What are your favorite types of smelly baits, jellys, lotions or even homemade smelly baits? Which ones work best for what fish?

I've had a lot of great success with the baitfish Smelly Jelly Sticky Liquid with trout and perch. It's hit and miss but some times it makes all the difference between not a single bite and getting a ton of hits.


----------



## DallanC (Jan 13, 2009)

I make some homemade ones now... but I also use Baitfish Smelly Jelly along with Anise. I have some Shrimp but its terrible, skip that stuff.

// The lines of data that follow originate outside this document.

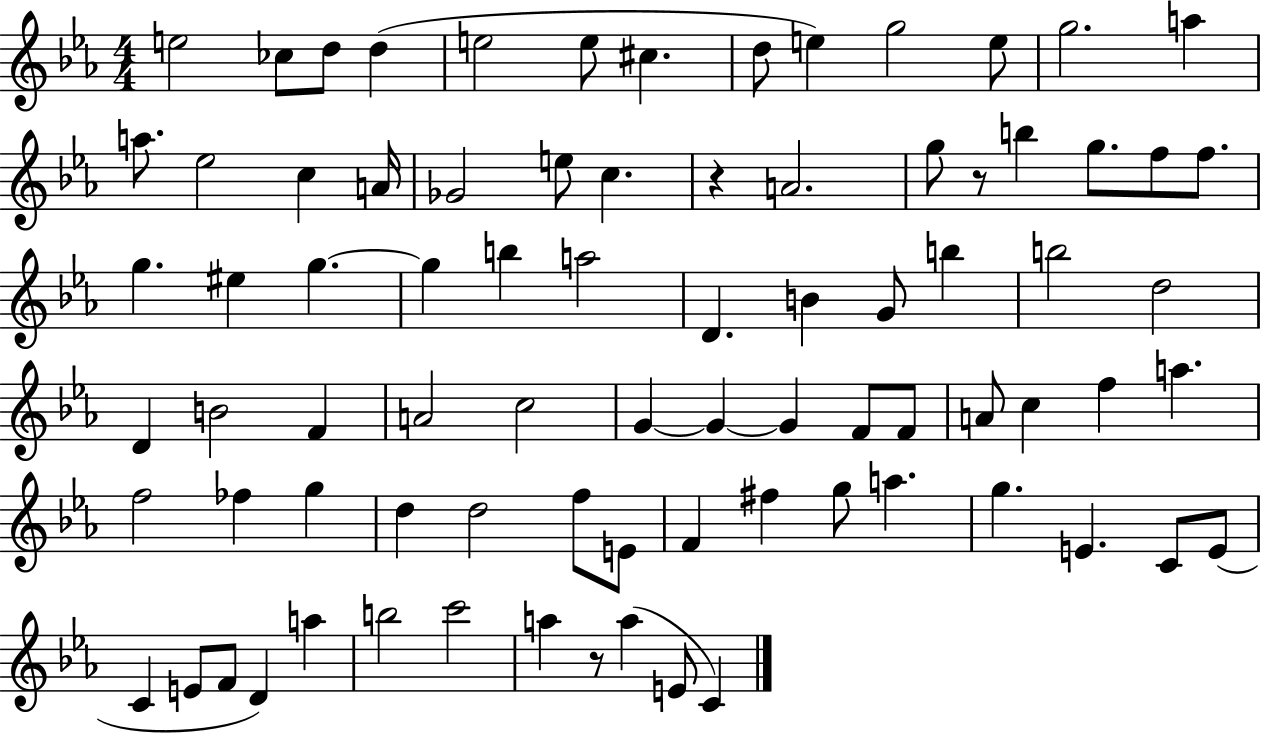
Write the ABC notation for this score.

X:1
T:Untitled
M:4/4
L:1/4
K:Eb
e2 _c/2 d/2 d e2 e/2 ^c d/2 e g2 e/2 g2 a a/2 _e2 c A/4 _G2 e/2 c z A2 g/2 z/2 b g/2 f/2 f/2 g ^e g g b a2 D B G/2 b b2 d2 D B2 F A2 c2 G G G F/2 F/2 A/2 c f a f2 _f g d d2 f/2 E/2 F ^f g/2 a g E C/2 E/2 C E/2 F/2 D a b2 c'2 a z/2 a E/2 C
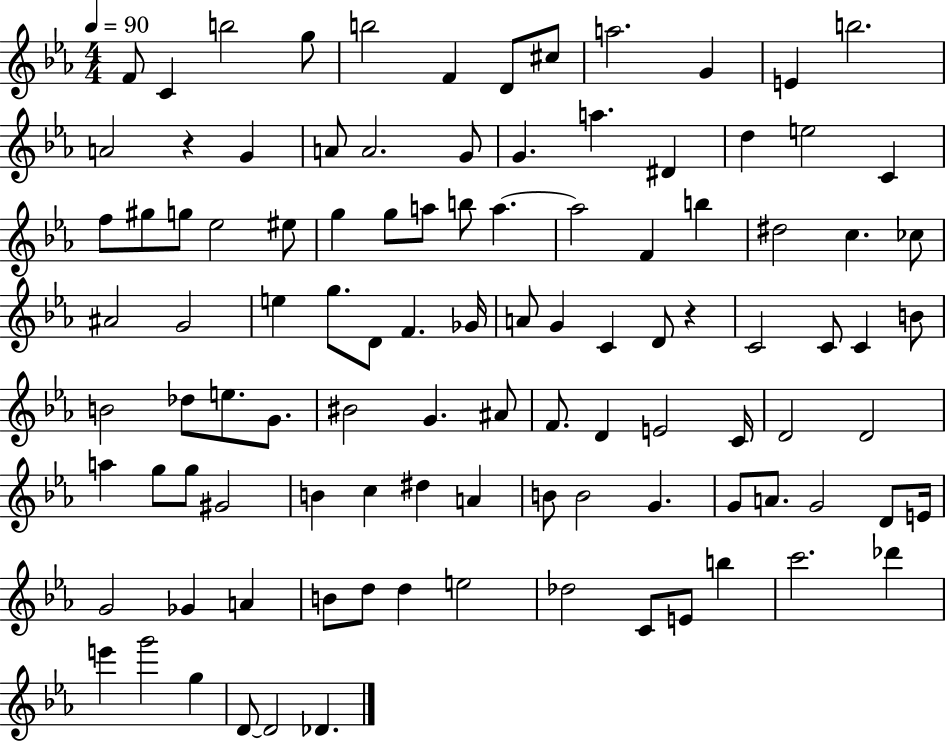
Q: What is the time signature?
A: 4/4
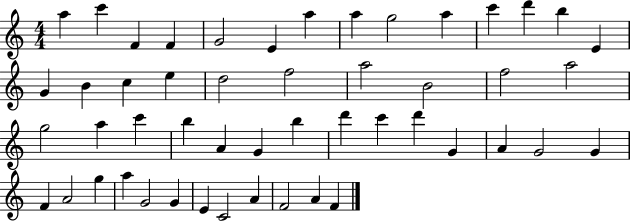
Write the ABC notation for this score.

X:1
T:Untitled
M:4/4
L:1/4
K:C
a c' F F G2 E a a g2 a c' d' b E G B c e d2 f2 a2 B2 f2 a2 g2 a c' b A G b d' c' d' G A G2 G F A2 g a G2 G E C2 A F2 A F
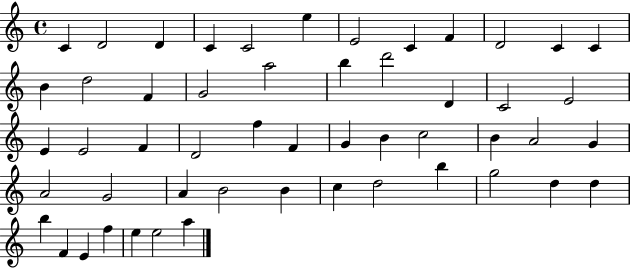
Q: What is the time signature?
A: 4/4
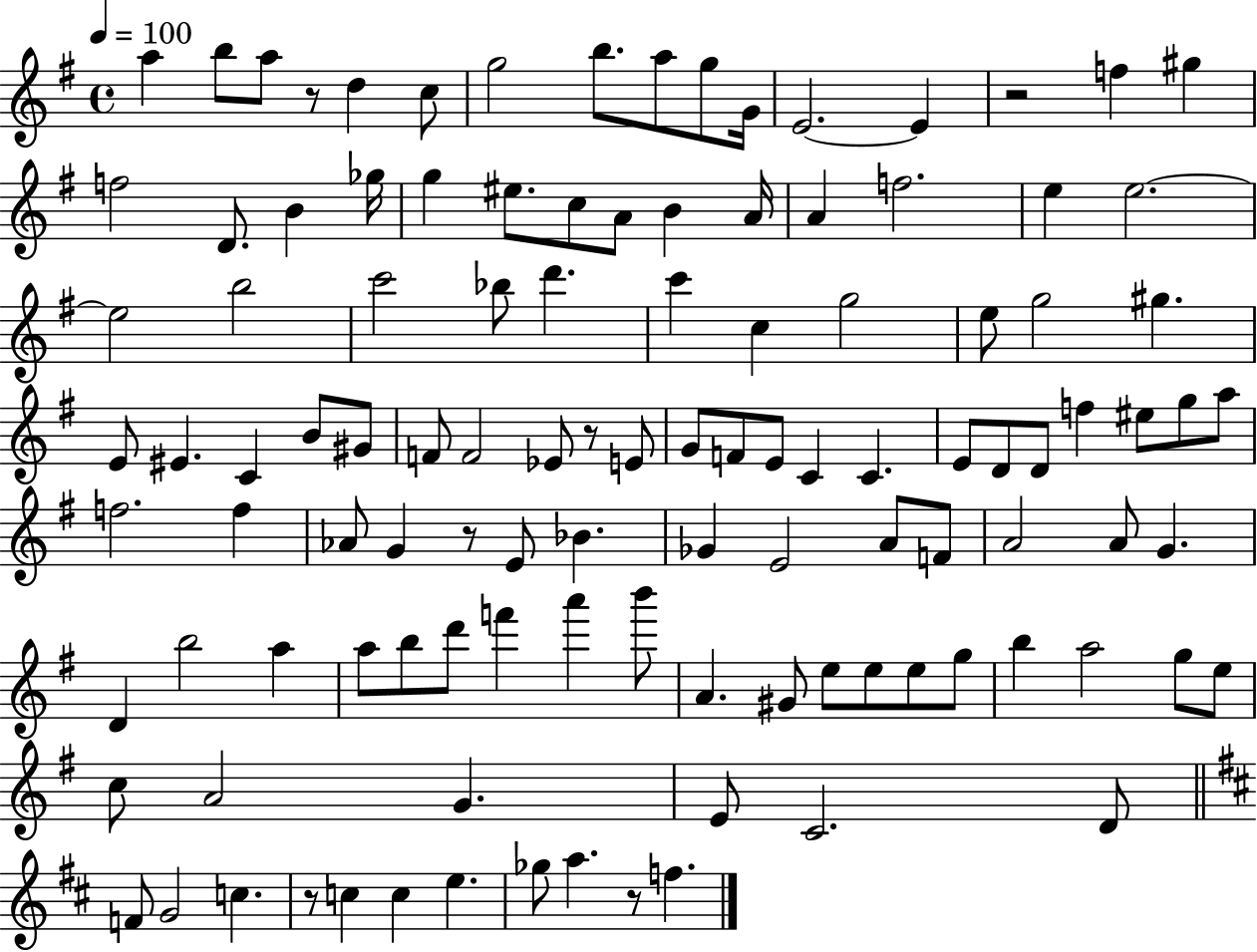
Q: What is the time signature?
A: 4/4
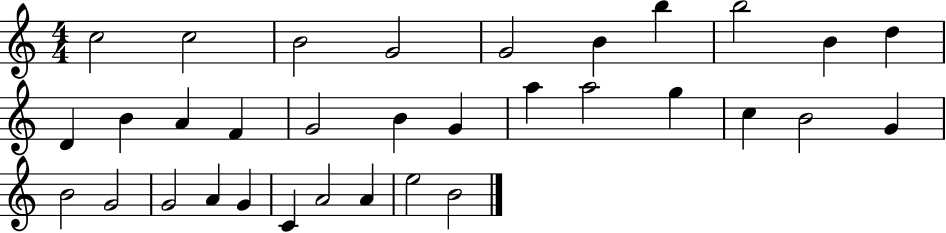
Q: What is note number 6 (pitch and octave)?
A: B4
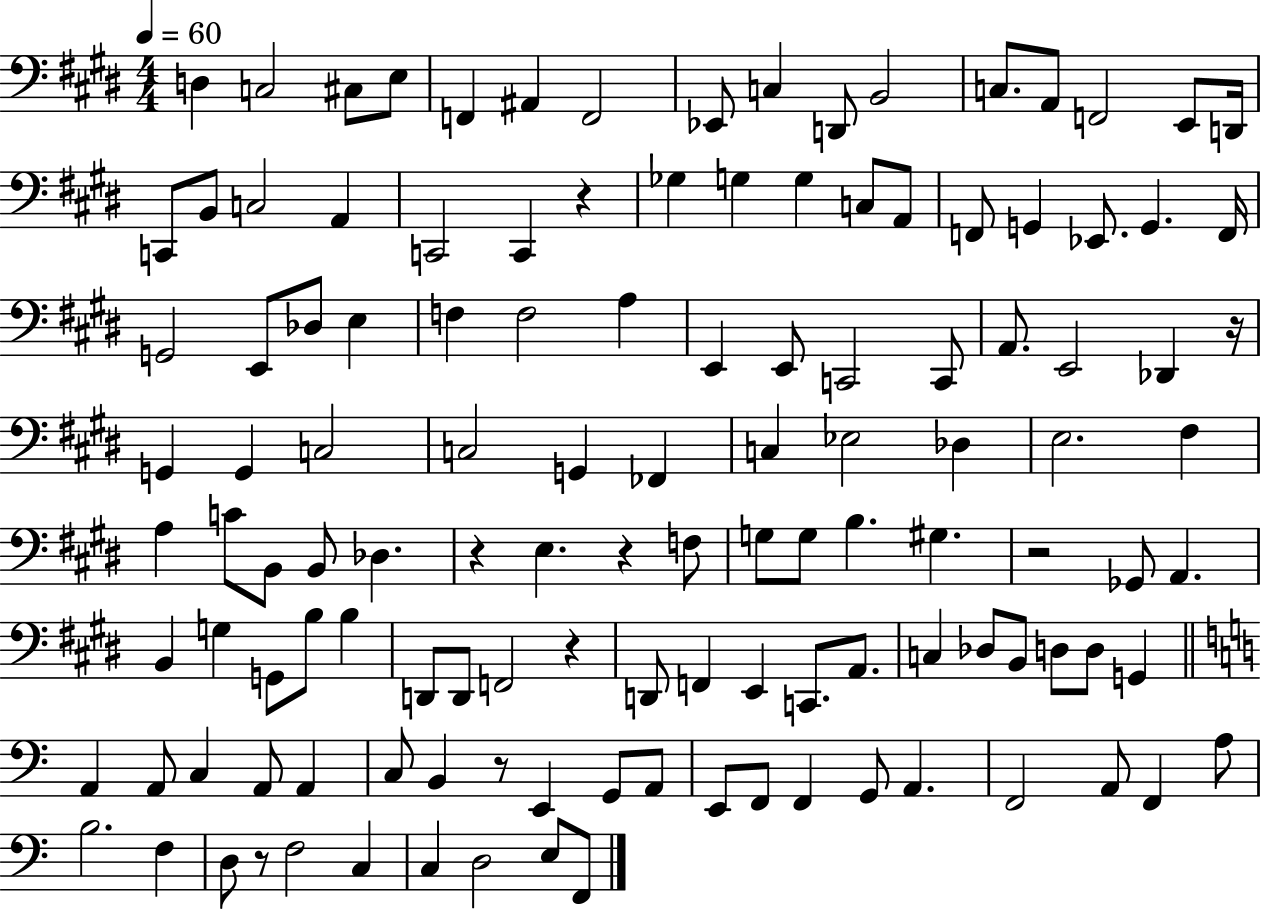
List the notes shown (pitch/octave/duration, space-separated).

D3/q C3/h C#3/e E3/e F2/q A#2/q F2/h Eb2/e C3/q D2/e B2/h C3/e. A2/e F2/h E2/e D2/s C2/e B2/e C3/h A2/q C2/h C2/q R/q Gb3/q G3/q G3/q C3/e A2/e F2/e G2/q Eb2/e. G2/q. F2/s G2/h E2/e Db3/e E3/q F3/q F3/h A3/q E2/q E2/e C2/h C2/e A2/e. E2/h Db2/q R/s G2/q G2/q C3/h C3/h G2/q FES2/q C3/q Eb3/h Db3/q E3/h. F#3/q A3/q C4/e B2/e B2/e Db3/q. R/q E3/q. R/q F3/e G3/e G3/e B3/q. G#3/q. R/h Gb2/e A2/q. B2/q G3/q G2/e B3/e B3/q D2/e D2/e F2/h R/q D2/e F2/q E2/q C2/e. A2/e. C3/q Db3/e B2/e D3/e D3/e G2/q A2/q A2/e C3/q A2/e A2/q C3/e B2/q R/e E2/q G2/e A2/e E2/e F2/e F2/q G2/e A2/q. F2/h A2/e F2/q A3/e B3/h. F3/q D3/e R/e F3/h C3/q C3/q D3/h E3/e F2/e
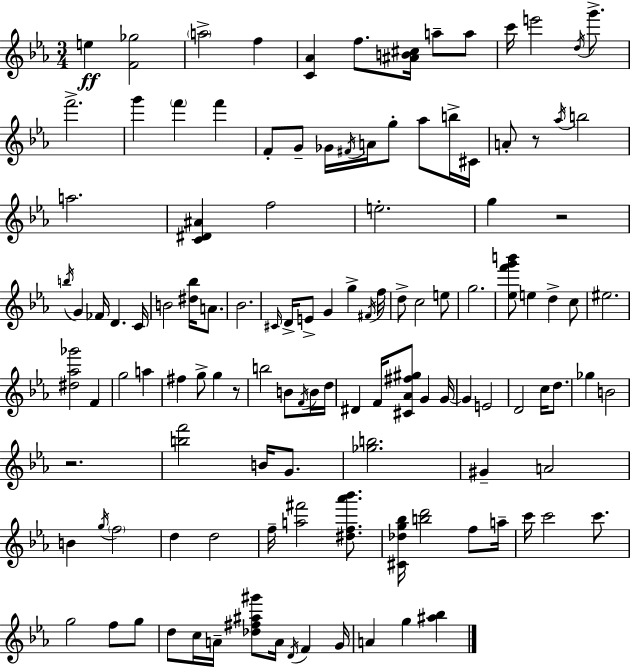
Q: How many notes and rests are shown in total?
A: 122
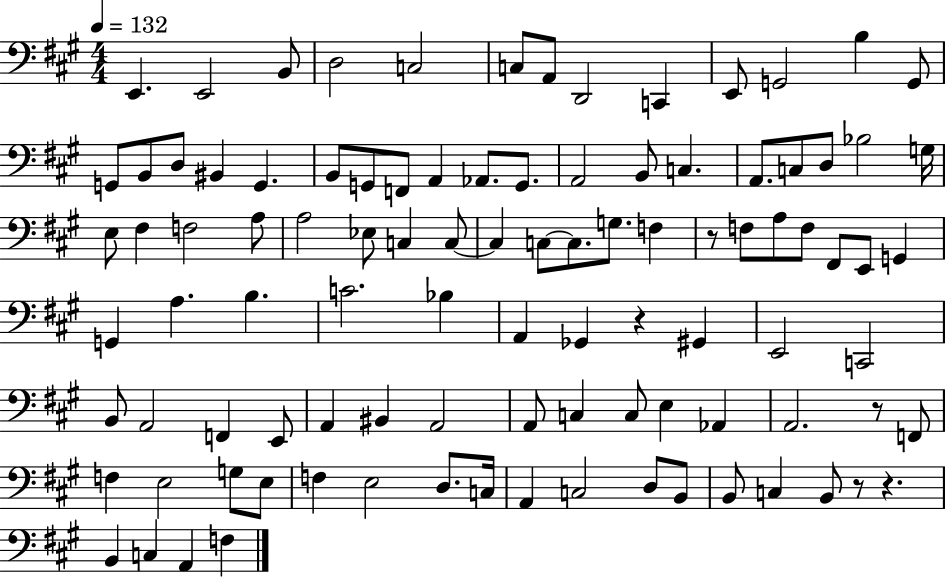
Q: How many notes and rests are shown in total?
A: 99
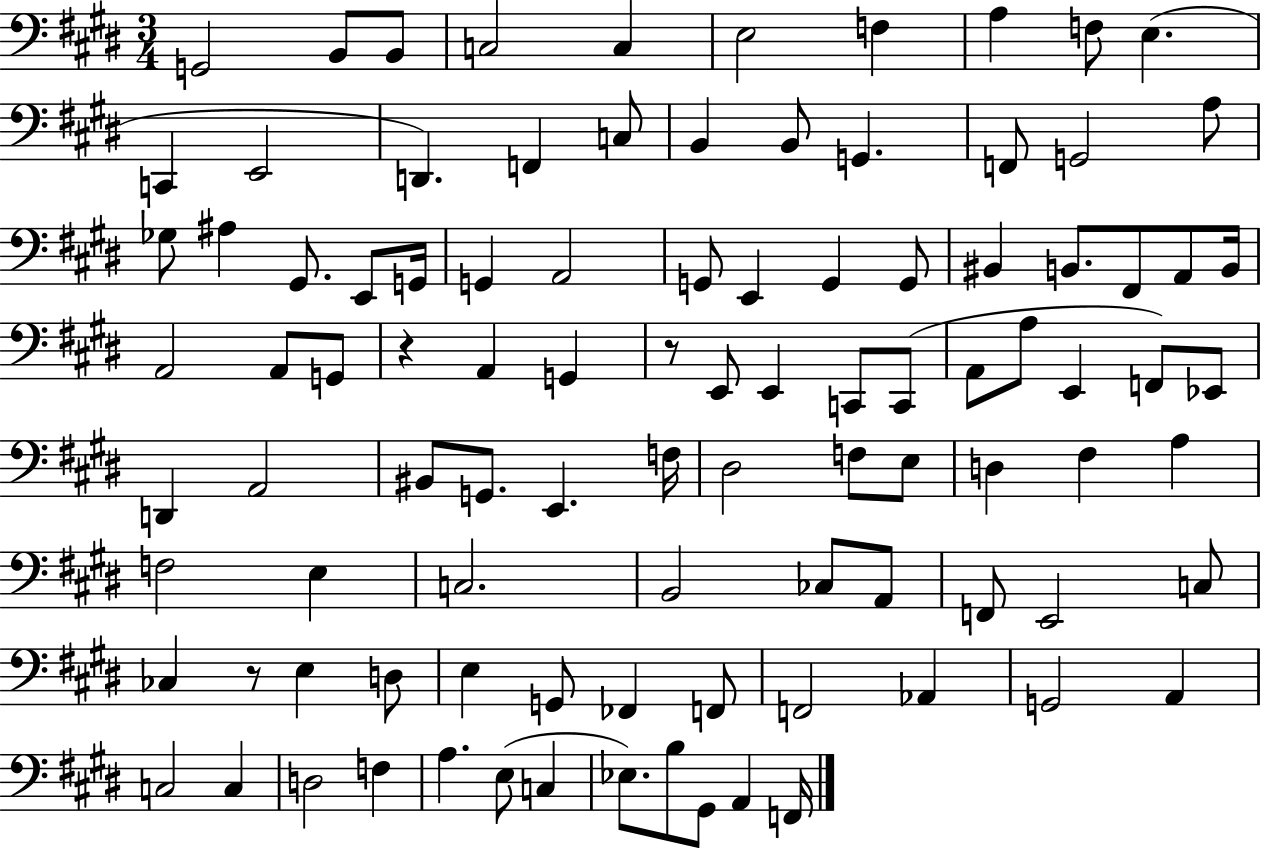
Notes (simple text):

G2/h B2/e B2/e C3/h C3/q E3/h F3/q A3/q F3/e E3/q. C2/q E2/h D2/q. F2/q C3/e B2/q B2/e G2/q. F2/e G2/h A3/e Gb3/e A#3/q G#2/e. E2/e G2/s G2/q A2/h G2/e E2/q G2/q G2/e BIS2/q B2/e. F#2/e A2/e B2/s A2/h A2/e G2/e R/q A2/q G2/q R/e E2/e E2/q C2/e C2/e A2/e A3/e E2/q F2/e Eb2/e D2/q A2/h BIS2/e G2/e. E2/q. F3/s D#3/h F3/e E3/e D3/q F#3/q A3/q F3/h E3/q C3/h. B2/h CES3/e A2/e F2/e E2/h C3/e CES3/q R/e E3/q D3/e E3/q G2/e FES2/q F2/e F2/h Ab2/q G2/h A2/q C3/h C3/q D3/h F3/q A3/q. E3/e C3/q Eb3/e. B3/e G#2/e A2/q F2/s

You should also look up the Pro-Cure scents, they have alot of neat types but its pricy stuff.


-DallanC


----------



## Ton_Def (Dec 23, 2008)

Eh. The scents are only as good as your faith in them. I use Pro Cure exclusively and only if I haven't had action and have tried everything else, which I usually catch something before resorting to the stink. In the summer and late ice, I use "Trophy Trout" flavor for trout, and it's pretty killer on Lake Trout trolling. I will occasionally use "Garlic Crawfish", for most anything if it's reeeeallly slow, just don't use it an enclosed tent!


----------



## k2muskie (Oct 6, 2007)

Just spit on the offerings...you'd be surprised what that'll do...I spit on my knot and lure and boated a PB in 2011 haven't told anyone that till now...so there you go...but hey more fishing stuffage catchs anglers than fish is what we see and we do fall victim to that being 'victim' to fishing lures, gizmos and all them pretty colors to our eyes...  

A truly amazing Mama Nature species including a speciex with the brain maybe the size of a piece of corn makes us spend so much time pondering and $$$$$$$$$$$$$$$$$$$$$$$$$$$$$$...**** them -O<- -O<- !!!!! Spit on the lure and see what happens is my recommendation... :mrgreen: :mrgreen:


----------



## wyogoob (Sep 7, 2007)

Smelly Jelly in blue, for my kokanee terminal tackle. Crawfish Smelly jelly for small mouth and lake trout.


----------



## americanforkdude (Sep 13, 2007)

I'm like Ton_Def. I usually only resort to them if nothing else is working. I do like using crawdad smelly jelly if there is no bite. I haven't had much luck with anise. My fishing buddy makes scents and baits and his usually get my vote. He has some liquid scents that are killer.


----------



## hardman11 (Apr 14, 2012)

just plain old garlic oil and anise flavoring or bannana


----------